Viewpoint: Supermarkets: The pillars of communities

When communities experience natural disasters, supermarket step up to the plate to offer assistance

The events of the past few months illustrate the devastating impact natural disasters can have on a society. First, it was Hurricane Harvey, bringing unprecedented rainfall and destructive flooding to east Texas. Less than a month later, Hurricane Irma wreaked havoc on Florida and the Southeast. And shortly after Irma touched down, Hurricane Maria devastated several Caribbean islands, including Puerto Rico and the Dominican Republic.

It’s times like these that create anguish in the human psyche, let alone the toll on families and finances.

But through tough times comes caring and compassion. Neighbor helping neighbor. Stranger helping stranger. And when communities experienced the full blow of these three deadly hurricanes, supermarkets—the pillars of the community—stepped up to the plate to offer assistance.  

In Texas, H-E-B donated $100,000 toward hurricane relief efforts and accepted customer donations through its statewide tear pad campaign. Additionally, it mobilized its Emergency Response Team and Mobile Kitchens and Disaster Relief Units to deliver much-needed relief supplies and services, as well as prepare and serve hot meals, to individuals and communities in affected areas.  

Across the Gulf in Florida, Publix turned to its in-store bakeries to help uplift the spirits of the state’s hurricane-tested residents. Cake designers at the chain created Hurricane Irma-themed cakes in the days leading up to the storm’s arrival, some with messages like “Go Away Irma” and “Weather it Out,” in a show of solidarity to its customers. While the cakes drew some negative comments on social media, a majority of social media users responded positively, viewing the effort as a way to bring Florida residents together and generate a few smiles at the same time.

The Albertsons Cos.—through the generous donations of customers and employees—raised more than $8 million through its point-of-sale campaign at over 2,300 of its stores.

Regional as well as national chains like Walmart and Target—as part of the community as traditional retailers—also stepped up to the plate with monetary and material donations; Walmart committed to $10 million in hurricane relied in 2017, while Target has pledged over $4.5 million in aid. Publix Charities donated $250,000 to the American Red Cross for relief efforts in areas impacted by Hurricane Harvey; H-E-B returned the favor for Florida, delivering 10 truckloads of food, water and hygiene products to the state.

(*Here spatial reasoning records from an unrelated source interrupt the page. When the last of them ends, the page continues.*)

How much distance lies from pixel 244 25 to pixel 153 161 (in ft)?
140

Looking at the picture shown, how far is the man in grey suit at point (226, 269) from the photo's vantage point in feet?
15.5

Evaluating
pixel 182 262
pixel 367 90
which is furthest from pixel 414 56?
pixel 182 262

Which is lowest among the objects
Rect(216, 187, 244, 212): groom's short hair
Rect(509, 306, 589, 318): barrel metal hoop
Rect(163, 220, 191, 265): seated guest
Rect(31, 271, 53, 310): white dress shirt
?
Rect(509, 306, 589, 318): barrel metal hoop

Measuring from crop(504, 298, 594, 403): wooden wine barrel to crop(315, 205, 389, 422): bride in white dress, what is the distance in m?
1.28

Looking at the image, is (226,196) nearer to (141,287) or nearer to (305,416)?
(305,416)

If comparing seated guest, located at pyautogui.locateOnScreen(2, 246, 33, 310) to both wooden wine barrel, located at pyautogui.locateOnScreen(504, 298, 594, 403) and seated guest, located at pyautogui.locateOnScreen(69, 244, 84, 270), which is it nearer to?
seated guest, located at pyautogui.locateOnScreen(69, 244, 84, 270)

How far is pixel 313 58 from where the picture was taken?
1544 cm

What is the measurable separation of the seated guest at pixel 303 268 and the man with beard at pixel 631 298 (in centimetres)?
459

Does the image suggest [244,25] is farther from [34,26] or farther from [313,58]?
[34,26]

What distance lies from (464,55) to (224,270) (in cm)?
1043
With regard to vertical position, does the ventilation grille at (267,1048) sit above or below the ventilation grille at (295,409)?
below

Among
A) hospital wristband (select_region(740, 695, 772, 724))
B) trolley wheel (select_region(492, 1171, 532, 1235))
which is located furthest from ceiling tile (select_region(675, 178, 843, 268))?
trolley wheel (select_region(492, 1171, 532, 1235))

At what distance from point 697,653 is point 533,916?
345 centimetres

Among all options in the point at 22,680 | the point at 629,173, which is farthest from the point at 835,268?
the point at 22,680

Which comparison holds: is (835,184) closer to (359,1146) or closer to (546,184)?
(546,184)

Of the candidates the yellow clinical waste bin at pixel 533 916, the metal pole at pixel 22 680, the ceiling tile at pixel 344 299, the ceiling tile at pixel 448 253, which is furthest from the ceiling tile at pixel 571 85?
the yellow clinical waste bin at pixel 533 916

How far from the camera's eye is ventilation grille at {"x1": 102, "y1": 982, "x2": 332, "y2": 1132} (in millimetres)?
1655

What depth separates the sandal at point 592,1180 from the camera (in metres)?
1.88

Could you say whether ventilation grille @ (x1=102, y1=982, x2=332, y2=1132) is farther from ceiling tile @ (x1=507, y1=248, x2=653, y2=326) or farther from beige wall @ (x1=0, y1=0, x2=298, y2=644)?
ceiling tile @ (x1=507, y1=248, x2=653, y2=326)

Additionally, numerous regional and international chains—several of which do not even operate within the impacted area—also contributed, including ShopRite ($100,000), Aldi ($150,000), Schnucks ($61,000 through its Scan & Give program) and Kroger ($25,000). This list is just a snapshot, as retailers nationwide assisted in the hurricane relief efforts; in total, one-half of the top 50 supermarket retailers supported the cause in some capacity.

As these crises have demonstrated, supermarkets are much, much more than just businesses operating in a community. They are an active part of the community, whether it’s through a food drive, sponsoring a youth sports league, providing career opportunities for residents or assisting those in need during a natural disaster. As online grocery shopping captures the headlines in today’s changing food retail landscape, traditional supermarkets continue to make a positive impact on their communities, as they’ve always done. And while natural disasters always bring communities together, it’s important for retailers to continue and expand their involvement in the communities they serve throughout the year.

What role do your stores play in the community?

How have your stores helped others in times of need?

Mike Eardley is the president and CEO of the International Dairy Deli Bakery Association.